• To do:
Extend the review of Toronto's 2011 NXNE music festival, picking up right after its final sentence.

• Document passage:

───

Sunday, June 19, 2011

NXNE gets better,North by Northeast took another step closer to becoming the festival Toronto music fans have always wanted it to be this year.

Halifax's Jon McKiel (left) performs at the Velvet Underground Saturday June 19, 2011 as part of Toronto's NXNE music festival.


North by Northeast took another step closer to becoming the festival Toronto music fans have always wanted it to be this year.
The five-day rock ’n’ roll bender really felt like an event the city at large had gotten into last week, what with four bustling shows at Yonge-Dundas Square, and a proliferation of South by Southwest-esque day parties and barbecues on the side that generally made the proceedings seem, well, more festive. We need more of that action. We need music all day, every day, when the weather’s this nice so people can really get excited about the festival grind.
Granted, the downtown streets were pretty much at capacity this weekend due to the convergence of NXNE, Luminato, a tattoo convention and the Taste of Little Italy festival on the same dates. With College St. closed and Dundas and King both snafu’d with construction, you really weren’t getting anywhere fast unless you were walking or biking. That meant confining your evening’s travels to a manageable geographic radius and sacrificing some favourites (sorry, Chad VanGaalen) for the greater good. And even then, you had to brace for occasional disappointment; a lot of places simply filled up before you got there, meaning no-gos for this writer on numerous occasions, most disappointingly Die Mannequin and Dearly Beloved at Cherry Cola’s on Wednesday and Braids at the Garrison on Friday.
Plenty of good to outweigh the bad, though. Here’s a sampling.
Crocodiles, Silver Dollar, Thursday and Saturday: The festival’s big “get” this year was snaring the first three Canadian dates ever by San Diego noise-rock duo-turned-quintet Crocodiles, and they really did rise to the occasion. Thursday night’s set was swaggering enough, but by Saturday’s 1 a.m. swan song the band had properly sussed out the Silver Dollar’s sound system and generated enough buzz over the previous days to slam the room dangerously full of excited onlookers. A revved-up, blisteringly loud and noticeably more cocksure throwdown ensued and I’m betting a lot of copies of last year’s Sleep Forever were sold in Toronto on Sunday afternoon. Which is a good thing because it’s time people woke up to one of last year’s best-but-neglected albums. Very glad they lived up to the hype I built up in my own head.

───

• Information supplied:
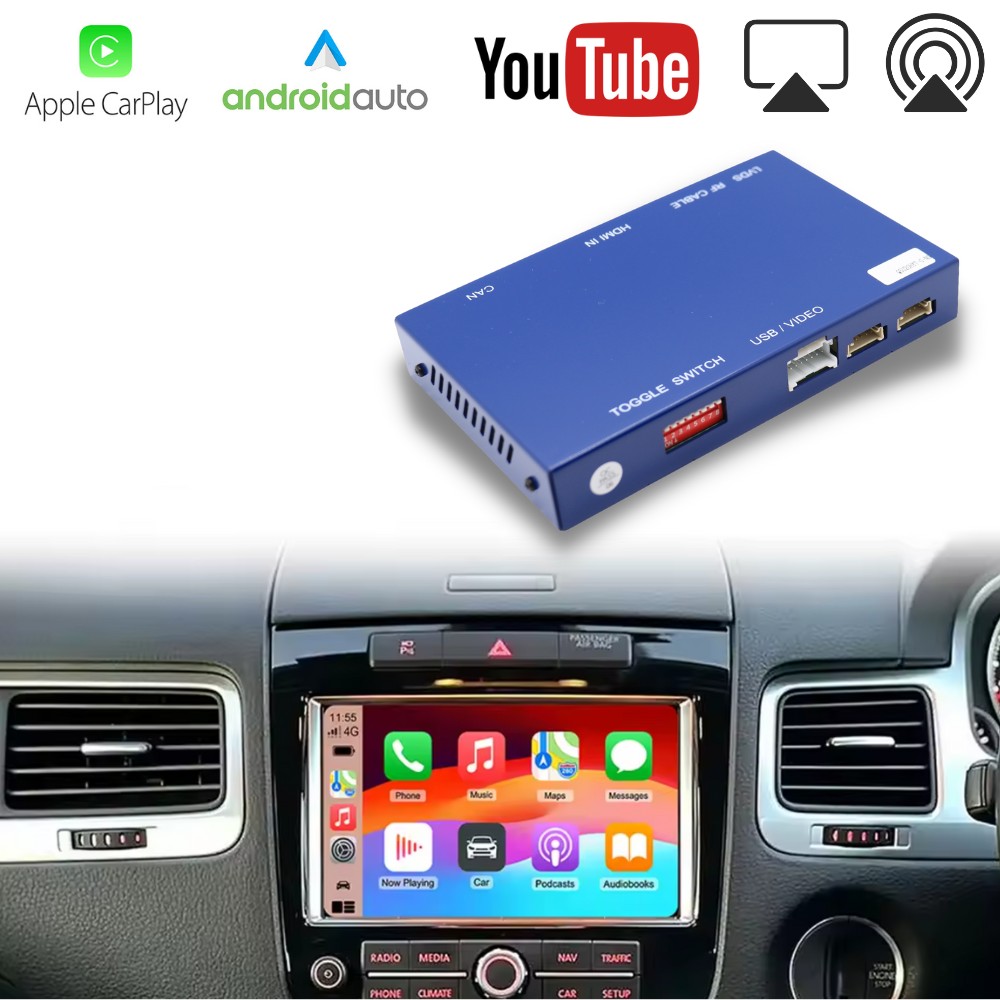 For Volkswagen Touareg Wireless Apple CarPlay Retrofit Android Auto - Pluscenter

───

• Answer box:
HotKid, Reposado, Saturday: Nice to discover something awesome you’d overlooked in your own backyard. Even nicer to stroll down Ossington Ave. on a Saturday afternoon and hear scorching punk rock blaring from the window of a disused former laundromat recently annexed by the bar Reposado and hijacked this NXNE by the Last Gang crew for a fun day party that also featured a much improved Modern Superstitions, Chains of Love and the Two Koreas operating at the peak of their powers. The highlight was Cambridge, Ont.-born HotKid, though, a guitar/drums duo that occasionally sounds like the White Stripes as fronted by Sleater-Kinney’s Corin Tucker, albeit with a much, much more competent drummer. Shiloh Harrison and Rob Butcher III are onto something here. Can’t believe I’d missed ’em before. No more.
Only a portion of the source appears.